Acessibilidade e desrespeito
A inclusão social tem que ser real, não basta apenas estar expressa nas leis. E, dentro desse contexto, a mobilidade é uma importante ferramenta para que a pessoa portadora de algum tipo de deficiência sinta que realmente faz parte da sociedade, com direitos e deveres.
A acessibilidade para deficientes sensoriais ou com mobilidade reduzida está estabelecida pela lei 10.098/00 e regulamentada pelo decreto 5.296/04. No entanto, em uma rápida observação pela cidade é possível constatar que a lei ainda é pouco cumprida. Reportagem da FOLHA flagrou várias cenas de desrespeito no centro da cidade, principalmente de motoristas que param nas calçadas em cima das guias de piso tátil.
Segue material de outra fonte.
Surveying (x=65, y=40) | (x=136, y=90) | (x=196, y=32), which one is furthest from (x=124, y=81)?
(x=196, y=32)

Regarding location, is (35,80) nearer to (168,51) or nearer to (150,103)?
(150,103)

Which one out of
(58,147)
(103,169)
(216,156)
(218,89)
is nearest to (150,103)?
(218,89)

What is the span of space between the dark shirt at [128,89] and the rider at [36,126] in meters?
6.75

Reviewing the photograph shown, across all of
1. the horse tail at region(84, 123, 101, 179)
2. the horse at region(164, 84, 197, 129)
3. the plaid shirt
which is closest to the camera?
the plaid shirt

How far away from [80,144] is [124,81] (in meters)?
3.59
Importante acrescentar que estacionar sobre esse tipo de pavimentação é considerado infração grave, conforme o Código de Trânsito Brasileiro. A multa é de R$ 127,69, além da perda de cinco pontos na Carteira Nacional de Habilitação.
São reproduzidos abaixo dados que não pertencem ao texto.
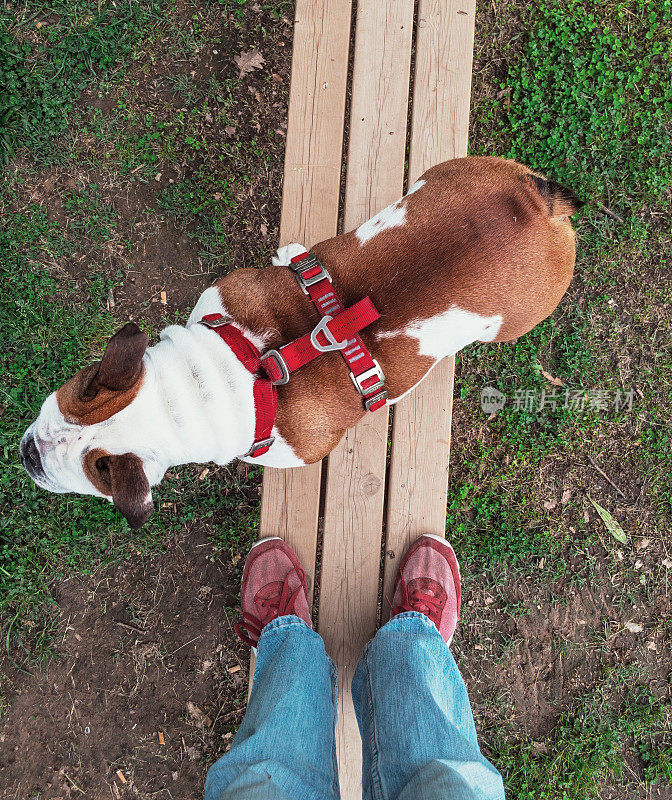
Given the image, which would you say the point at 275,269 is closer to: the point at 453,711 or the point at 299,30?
the point at 299,30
Não estacionar em local irregular, ajudar pessoas com mobilidade reduzida a atravessar uma rua, atuar na preservação de espaços públicos são iniciativas simples mas que fazem a diferença na vida em sociedade. As pessoas devem ter atitudes mais cidadãs, aprender a respeitar o espaço do outro.
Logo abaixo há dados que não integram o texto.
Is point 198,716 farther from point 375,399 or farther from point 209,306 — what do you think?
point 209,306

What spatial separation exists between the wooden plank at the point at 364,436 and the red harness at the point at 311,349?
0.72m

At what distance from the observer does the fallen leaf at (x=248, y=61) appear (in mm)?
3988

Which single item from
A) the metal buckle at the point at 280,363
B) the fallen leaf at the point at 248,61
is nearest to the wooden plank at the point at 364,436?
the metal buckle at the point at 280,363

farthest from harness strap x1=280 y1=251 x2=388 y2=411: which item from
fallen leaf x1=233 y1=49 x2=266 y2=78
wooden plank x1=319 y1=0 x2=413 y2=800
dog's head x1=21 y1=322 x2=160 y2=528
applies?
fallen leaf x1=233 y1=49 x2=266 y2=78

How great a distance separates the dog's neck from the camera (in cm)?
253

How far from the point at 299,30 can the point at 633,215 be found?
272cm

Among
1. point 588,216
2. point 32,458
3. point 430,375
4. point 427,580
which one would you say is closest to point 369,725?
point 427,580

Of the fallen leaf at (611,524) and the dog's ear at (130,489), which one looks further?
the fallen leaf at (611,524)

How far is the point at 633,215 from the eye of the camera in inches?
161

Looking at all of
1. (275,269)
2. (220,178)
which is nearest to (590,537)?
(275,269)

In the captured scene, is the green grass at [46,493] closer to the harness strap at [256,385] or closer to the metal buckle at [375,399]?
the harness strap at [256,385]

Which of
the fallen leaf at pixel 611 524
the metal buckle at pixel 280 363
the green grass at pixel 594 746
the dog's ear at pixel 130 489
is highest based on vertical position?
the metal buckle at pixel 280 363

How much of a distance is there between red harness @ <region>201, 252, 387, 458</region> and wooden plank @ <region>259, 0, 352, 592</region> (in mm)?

No entanto, além do piso tátil seria importante fiscalizações para averiguar as condições das calçadas em geral. Há muitos locais, no centro e nos bairros, com pisos quebrados, com mato e até mesmo sem qualquer calçamento o que revela o total descaso com o pedestre. E ainda não há padronização de pavimentos. Além disso, seria importante que os órgãos públicos adequassem suas calçadas para garantir acessibilidade total a essa parcela da população. Não adianta apenas fiscalizar o comportamento da população se não há exemplo de conduta. Exemplos de cidadania devem partir de todos.